Come In, It's Free

by Amy Benson | Mon Jan 14 2013

We were invited to Dublin to curate a robotic art show. Ireland was then the Celtic Tiger, having leaped from its position as one of the poorest nations in the EU, second only to Portugal. We found a city dotted with the cranes and pilings of massive construction projects. It was flush with biotechs, venture capitalists, software companies, and budget surplus. Flush, too, with immigrants—Eastern Europeans and Asians to wash dishes, sweep streets, and mind babies. Of course the city wanted robots—that slick creature toward which we’re tending or to which we’ll cede, depending on our folklore.

But conditions did not hold. A year or so later, capital, jobs, citizens, and immigrants began to trickle and then rush out of the country. The government declared bankruptcy. Construction projects halted and then fell back down to earth. Exposed rebar became the ruins of the twenty-first century.

Conditions did not hold—it’s a phrase we keep worrying. In retrospect, this experience of Dublin has become a loose collection, gathered under the title “Drift.” “Species drift” describes random genetic divergence en route to speciation. Forest apes becoming chimpanzees and bonobos, finches radiating. Our own purpose there was to wonder about the continuum between art and automation, between human and machine. At the time, we found category instability intriguing.

---

TASK DESCRIPTION — In the essay "Come In, It's Free," which country was the only EU nation poorer than Ireland before its rise as the Celtic Tiger?

---

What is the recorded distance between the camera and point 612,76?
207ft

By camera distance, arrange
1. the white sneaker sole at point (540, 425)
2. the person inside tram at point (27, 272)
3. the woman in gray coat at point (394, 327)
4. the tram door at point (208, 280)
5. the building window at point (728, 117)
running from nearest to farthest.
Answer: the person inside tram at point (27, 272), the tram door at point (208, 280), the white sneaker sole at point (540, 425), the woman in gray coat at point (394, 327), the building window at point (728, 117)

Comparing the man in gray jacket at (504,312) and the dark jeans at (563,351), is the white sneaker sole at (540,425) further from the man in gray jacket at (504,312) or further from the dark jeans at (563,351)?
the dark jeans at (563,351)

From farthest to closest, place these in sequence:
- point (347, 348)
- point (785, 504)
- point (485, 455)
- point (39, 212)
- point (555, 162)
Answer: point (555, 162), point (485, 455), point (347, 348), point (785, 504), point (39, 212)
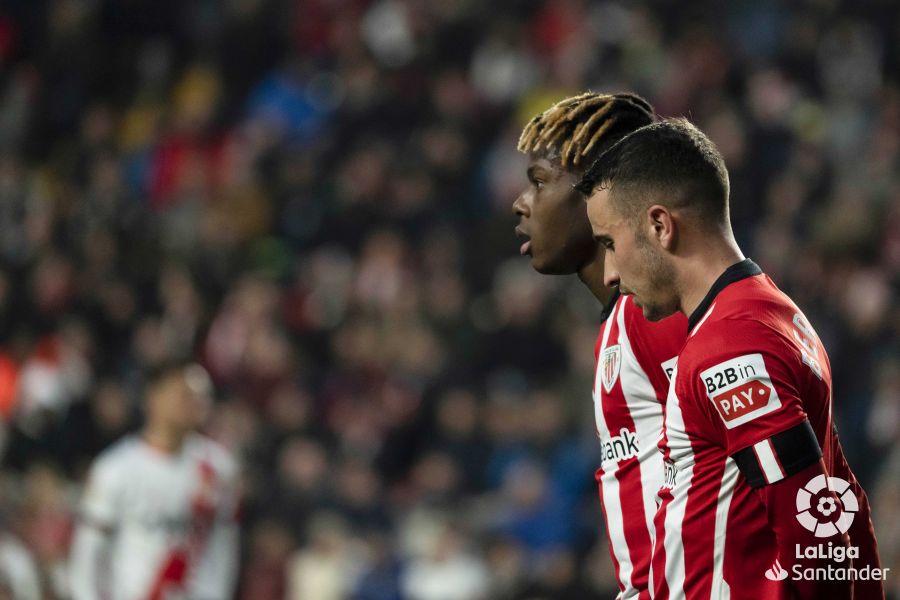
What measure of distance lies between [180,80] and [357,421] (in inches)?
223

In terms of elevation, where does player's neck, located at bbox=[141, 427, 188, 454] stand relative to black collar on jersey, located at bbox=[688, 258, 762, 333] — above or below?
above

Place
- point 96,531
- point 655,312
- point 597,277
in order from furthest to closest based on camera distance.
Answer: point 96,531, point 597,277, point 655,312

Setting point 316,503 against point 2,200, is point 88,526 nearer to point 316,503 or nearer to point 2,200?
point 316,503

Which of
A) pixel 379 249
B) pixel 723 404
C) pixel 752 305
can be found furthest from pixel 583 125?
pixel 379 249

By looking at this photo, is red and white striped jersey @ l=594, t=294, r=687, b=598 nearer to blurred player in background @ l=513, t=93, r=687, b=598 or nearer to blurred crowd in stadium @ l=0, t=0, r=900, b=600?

---

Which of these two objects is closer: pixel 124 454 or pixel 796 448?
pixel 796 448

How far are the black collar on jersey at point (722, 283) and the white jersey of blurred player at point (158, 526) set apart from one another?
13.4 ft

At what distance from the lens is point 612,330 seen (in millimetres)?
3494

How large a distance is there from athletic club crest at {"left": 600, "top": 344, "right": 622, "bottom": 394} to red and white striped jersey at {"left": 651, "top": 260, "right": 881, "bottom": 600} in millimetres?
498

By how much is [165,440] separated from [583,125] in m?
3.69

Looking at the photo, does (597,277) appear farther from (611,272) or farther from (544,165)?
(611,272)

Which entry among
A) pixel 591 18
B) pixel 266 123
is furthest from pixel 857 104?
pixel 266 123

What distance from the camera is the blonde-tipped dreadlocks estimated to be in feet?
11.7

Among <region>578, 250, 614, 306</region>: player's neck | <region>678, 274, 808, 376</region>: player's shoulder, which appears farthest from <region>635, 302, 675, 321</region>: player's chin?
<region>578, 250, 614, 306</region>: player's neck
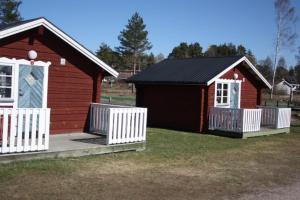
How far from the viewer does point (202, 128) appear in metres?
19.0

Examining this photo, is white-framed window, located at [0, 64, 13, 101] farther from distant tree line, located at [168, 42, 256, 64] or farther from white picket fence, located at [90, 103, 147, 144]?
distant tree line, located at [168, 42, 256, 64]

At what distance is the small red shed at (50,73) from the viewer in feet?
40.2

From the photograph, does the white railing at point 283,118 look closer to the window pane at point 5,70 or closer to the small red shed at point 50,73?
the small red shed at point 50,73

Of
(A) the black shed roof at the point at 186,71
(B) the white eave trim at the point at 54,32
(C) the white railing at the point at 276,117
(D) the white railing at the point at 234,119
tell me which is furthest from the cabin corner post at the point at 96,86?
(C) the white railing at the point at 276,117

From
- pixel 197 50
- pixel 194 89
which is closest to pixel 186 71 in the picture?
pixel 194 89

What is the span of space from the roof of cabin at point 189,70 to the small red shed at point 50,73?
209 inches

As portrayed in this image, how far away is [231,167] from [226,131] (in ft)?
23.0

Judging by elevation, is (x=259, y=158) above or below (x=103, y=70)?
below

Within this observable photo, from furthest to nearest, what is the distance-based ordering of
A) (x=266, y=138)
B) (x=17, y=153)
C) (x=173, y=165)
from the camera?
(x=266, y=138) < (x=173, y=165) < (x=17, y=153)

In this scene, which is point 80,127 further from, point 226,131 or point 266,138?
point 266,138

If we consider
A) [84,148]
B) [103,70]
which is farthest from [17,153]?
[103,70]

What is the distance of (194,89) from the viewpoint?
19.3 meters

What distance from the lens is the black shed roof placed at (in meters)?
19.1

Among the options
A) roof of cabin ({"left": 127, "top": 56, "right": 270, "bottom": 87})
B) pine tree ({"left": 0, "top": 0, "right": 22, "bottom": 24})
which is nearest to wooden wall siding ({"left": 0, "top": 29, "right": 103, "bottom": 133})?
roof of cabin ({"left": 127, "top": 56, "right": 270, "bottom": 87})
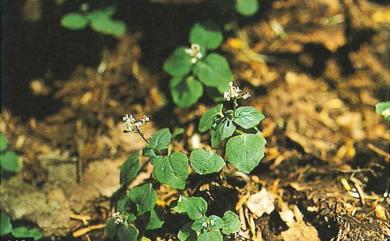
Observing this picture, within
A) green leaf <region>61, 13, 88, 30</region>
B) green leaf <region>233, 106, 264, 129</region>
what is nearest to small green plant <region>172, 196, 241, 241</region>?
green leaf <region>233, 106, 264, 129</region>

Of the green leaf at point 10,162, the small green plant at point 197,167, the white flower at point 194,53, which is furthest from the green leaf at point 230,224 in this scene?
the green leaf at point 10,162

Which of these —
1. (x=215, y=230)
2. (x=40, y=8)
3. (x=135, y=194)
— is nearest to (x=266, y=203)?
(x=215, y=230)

---

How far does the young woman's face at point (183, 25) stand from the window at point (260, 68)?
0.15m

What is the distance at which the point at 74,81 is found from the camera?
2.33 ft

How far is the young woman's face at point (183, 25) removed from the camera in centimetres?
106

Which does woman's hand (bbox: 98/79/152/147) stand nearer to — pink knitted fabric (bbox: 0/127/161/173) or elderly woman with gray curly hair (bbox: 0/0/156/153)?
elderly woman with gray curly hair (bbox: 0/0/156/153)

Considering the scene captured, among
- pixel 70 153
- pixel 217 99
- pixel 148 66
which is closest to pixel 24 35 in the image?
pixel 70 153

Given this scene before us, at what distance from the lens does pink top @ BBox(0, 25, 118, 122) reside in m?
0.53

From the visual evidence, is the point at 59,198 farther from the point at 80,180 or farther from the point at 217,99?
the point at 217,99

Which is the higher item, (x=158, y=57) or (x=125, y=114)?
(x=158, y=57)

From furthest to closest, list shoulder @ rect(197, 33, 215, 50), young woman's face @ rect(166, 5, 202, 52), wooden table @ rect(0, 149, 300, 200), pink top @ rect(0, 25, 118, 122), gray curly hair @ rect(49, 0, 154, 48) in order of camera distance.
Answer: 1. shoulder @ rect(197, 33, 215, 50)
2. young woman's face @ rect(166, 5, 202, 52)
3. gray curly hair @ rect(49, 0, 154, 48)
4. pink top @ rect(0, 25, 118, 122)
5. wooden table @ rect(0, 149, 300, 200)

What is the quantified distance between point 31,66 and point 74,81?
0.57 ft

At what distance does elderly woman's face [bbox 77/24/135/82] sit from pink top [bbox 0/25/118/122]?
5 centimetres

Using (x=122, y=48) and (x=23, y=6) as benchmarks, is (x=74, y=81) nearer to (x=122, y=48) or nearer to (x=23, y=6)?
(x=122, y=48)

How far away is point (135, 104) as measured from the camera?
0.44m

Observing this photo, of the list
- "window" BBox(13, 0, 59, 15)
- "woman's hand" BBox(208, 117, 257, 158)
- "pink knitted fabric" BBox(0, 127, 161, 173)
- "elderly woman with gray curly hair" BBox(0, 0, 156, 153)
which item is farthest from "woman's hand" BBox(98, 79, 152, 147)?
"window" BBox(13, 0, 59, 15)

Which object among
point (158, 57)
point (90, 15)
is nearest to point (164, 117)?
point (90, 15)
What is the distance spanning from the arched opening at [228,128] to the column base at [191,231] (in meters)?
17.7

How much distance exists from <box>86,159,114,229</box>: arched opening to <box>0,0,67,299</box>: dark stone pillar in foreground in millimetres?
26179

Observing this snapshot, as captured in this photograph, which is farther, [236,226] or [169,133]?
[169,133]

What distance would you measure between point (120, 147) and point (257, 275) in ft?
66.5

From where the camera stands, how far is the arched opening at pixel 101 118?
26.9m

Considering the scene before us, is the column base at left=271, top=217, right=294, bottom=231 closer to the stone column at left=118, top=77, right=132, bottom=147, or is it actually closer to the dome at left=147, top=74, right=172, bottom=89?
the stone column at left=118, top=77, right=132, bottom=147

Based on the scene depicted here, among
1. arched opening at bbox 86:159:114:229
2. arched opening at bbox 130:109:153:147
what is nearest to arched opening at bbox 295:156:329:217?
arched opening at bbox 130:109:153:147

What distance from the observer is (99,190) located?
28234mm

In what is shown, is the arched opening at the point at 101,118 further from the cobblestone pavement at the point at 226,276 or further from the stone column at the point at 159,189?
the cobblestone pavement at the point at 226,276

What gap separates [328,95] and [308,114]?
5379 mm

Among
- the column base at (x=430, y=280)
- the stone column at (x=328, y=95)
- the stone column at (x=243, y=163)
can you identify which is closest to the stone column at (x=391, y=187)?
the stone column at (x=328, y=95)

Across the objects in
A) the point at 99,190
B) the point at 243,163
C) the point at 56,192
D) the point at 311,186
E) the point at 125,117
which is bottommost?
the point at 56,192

---

TASK ANSWER — Portugal.